PROBLEM:
Output the records below verbatim, minus the pictures.

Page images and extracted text
★ ★ ★ ★
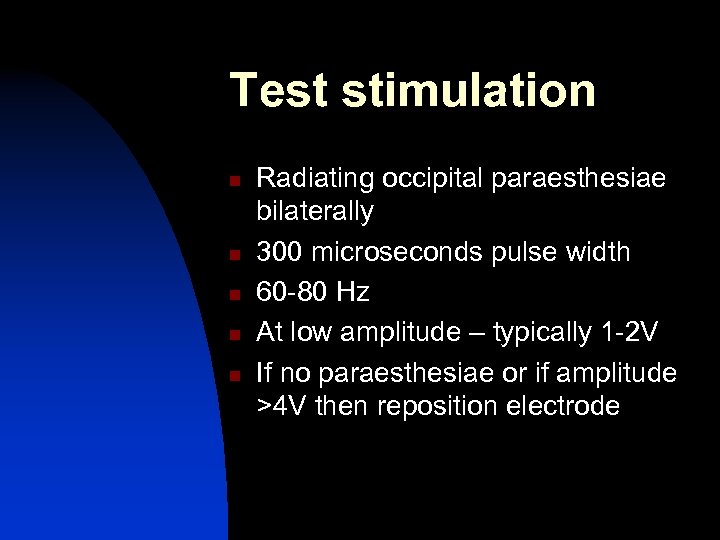 Test stimulation

- Radiating occipital paraesthesiae bilaterally
- 300 microseconds pulse width
- 60-80 Hz
- At low amplitude – typically 1-2V
- If no paraesthesiae or if amplitude >4V then reposition electrode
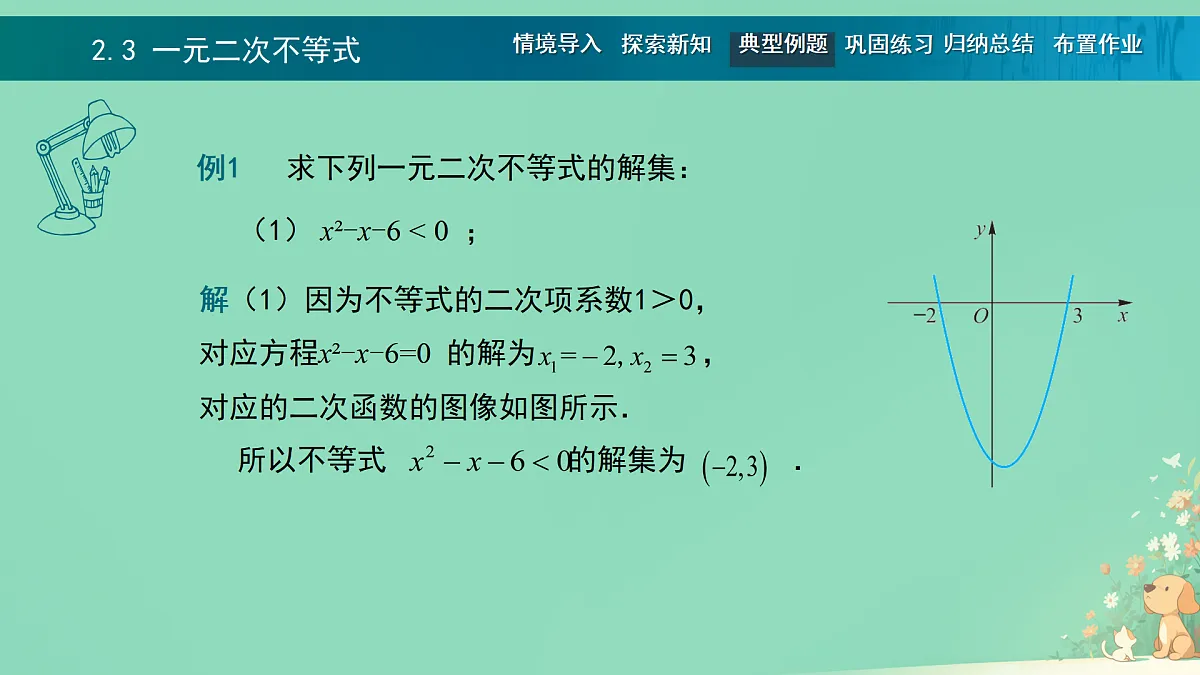 2.3 一元二次不等式

情境导入 探索新知 典型例题 巩固练习 归纳总结 布置作业

例1 求下列一元二次不等式的解集：

（1） $x^2-x-6<0$ ；

解（1）因为不等式的二次项系数1＞0，

对应方程$x^2-x-6=0$ 的解为$x_1=-2, x_2=3$，

对应的二次函数的图像如图所示.

所以不等式 $x^2-x-6<0$的解集为 $(-2,3)$ .

$y$
$-2$
$O$
$3$
$x$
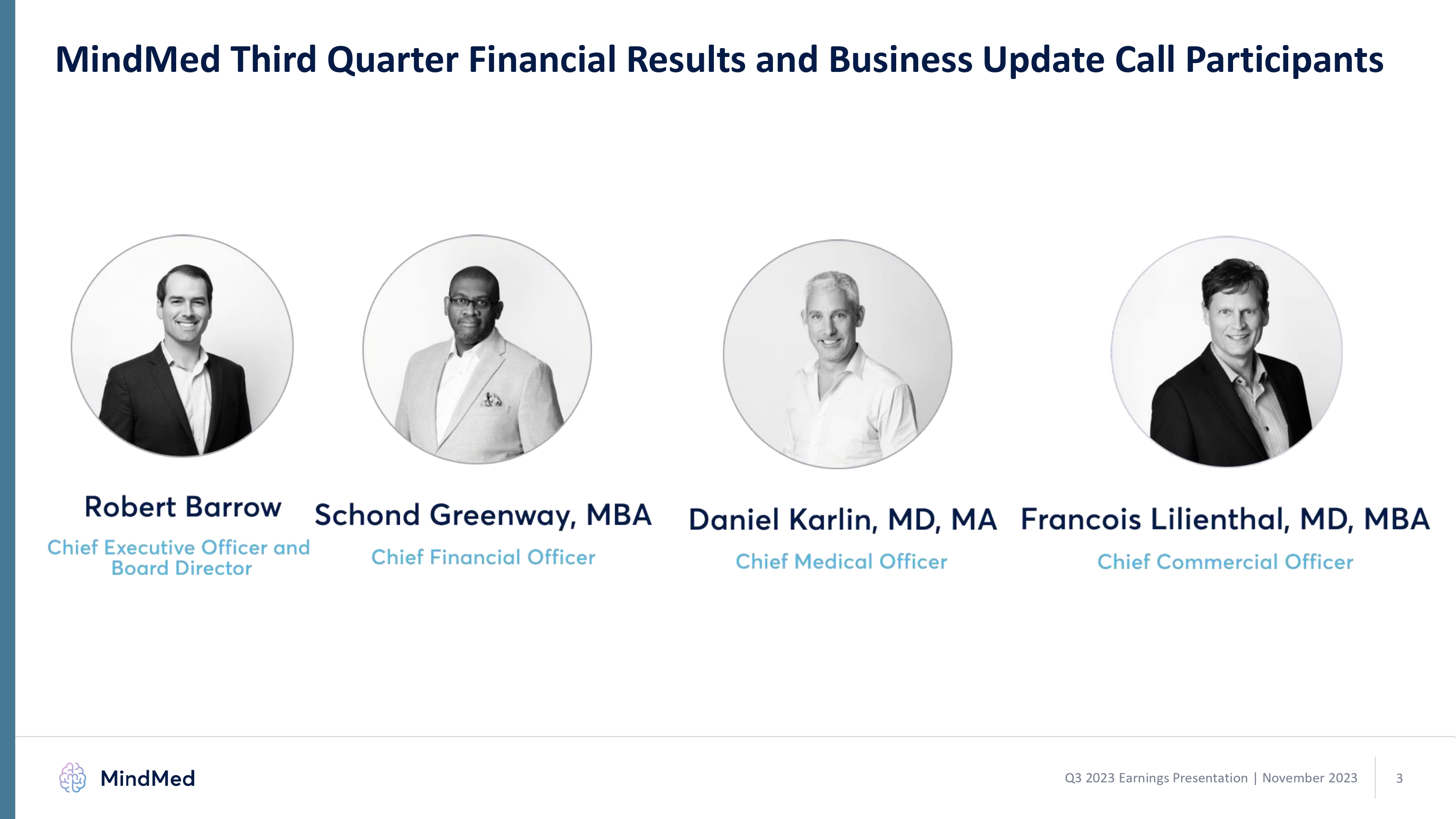 MindMed Third Quarter Financial Results and Business Update Call Participants

Robert Barrow
Chief Executive Officer and Board Director

Schond Greenway, MBA
Chief Financial Officer

Daniel Karlin, MD, MA
Chief Medical Officer

Francois Lilienthal, MD, MBA
Chief Commercial Officer

MindMed

Q3 2023 Earnings Presentation | November 2023

3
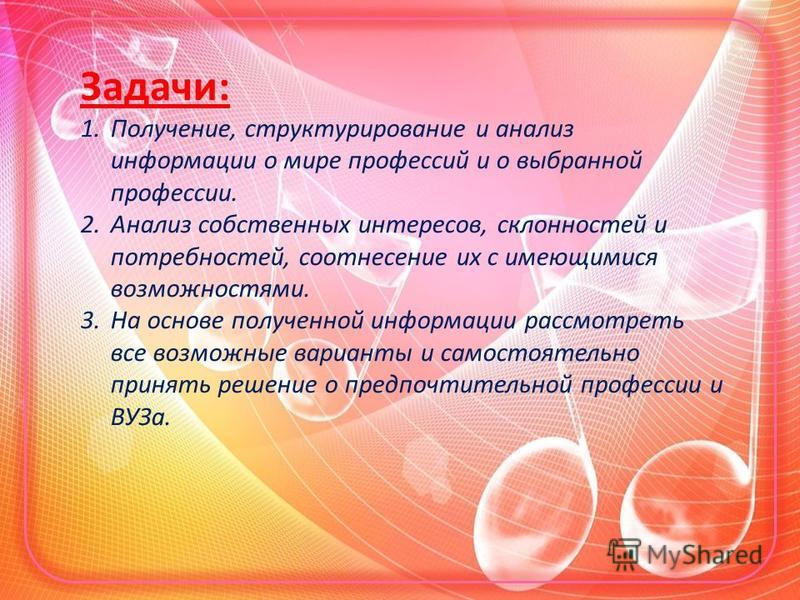 Задачи:

1. Получение, структурирование и анализ информации о мире профессий и о выбранной профессии.

2. Анализ собственных интересов, склонностей и потребностей, соотнесение их с имеющимися возможностями.

3. На основе полученной информации рассмотреть все возможные варианты и самостоятельно принять решение о предпочтительной профессии и ВУЗа.

MyShared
★ ★ ★ ★
REPLY TO THE EXERCISE:
 Test stimulation

- Radiating occipital paraesthesiae bilaterally
- 300 microseconds pulse width
- 60-80 Hz
- At low amplitude – typically 1-2V
- If no paraesthesiae or if amplitude >4V then reposition electrode
 2.3 一元二次不等式

情境导入 探索新知 典型例题 巩固练习 归纳总结 布置作业

例1 求下列一元二次不等式的解集：

（1） $x^2-x-6<0$ ；

解（1）因为不等式的二次项系数1＞0，

对应方程$x^2-x-6=0$ 的解为$x_1=-2, x_2=3$，

对应的二次函数的图像如图所示.

所以不等式 $x^2-x-6<0$的解集为 $(-2,3)$ .

$y$
$-2$
$O$
$3$
$x$
 MindMed Third Quarter Financial Results and Business Update Call Participants

Robert Barrow
Chief Executive Officer and Board Director

Schond Greenway, MBA
Chief Financial Officer

Daniel Karlin, MD, MA
Chief Medical Officer

Francois Lilienthal, MD, MBA
Chief Commercial Officer

MindMed

Q3 2023 Earnings Presentation | November 2023

3
 Задачи:

1. Получение, структурирование и анализ информации о мире профессий и о выбранной профессии.

2. Анализ собственных интересов, склонностей и потребностей, соотнесение их с имеющимися возможностями.

3. На основе полученной информации рассмотреть все возможные варианты и самостоятельно принять решение о предпочтительной профессии и ВУЗа.

MyShared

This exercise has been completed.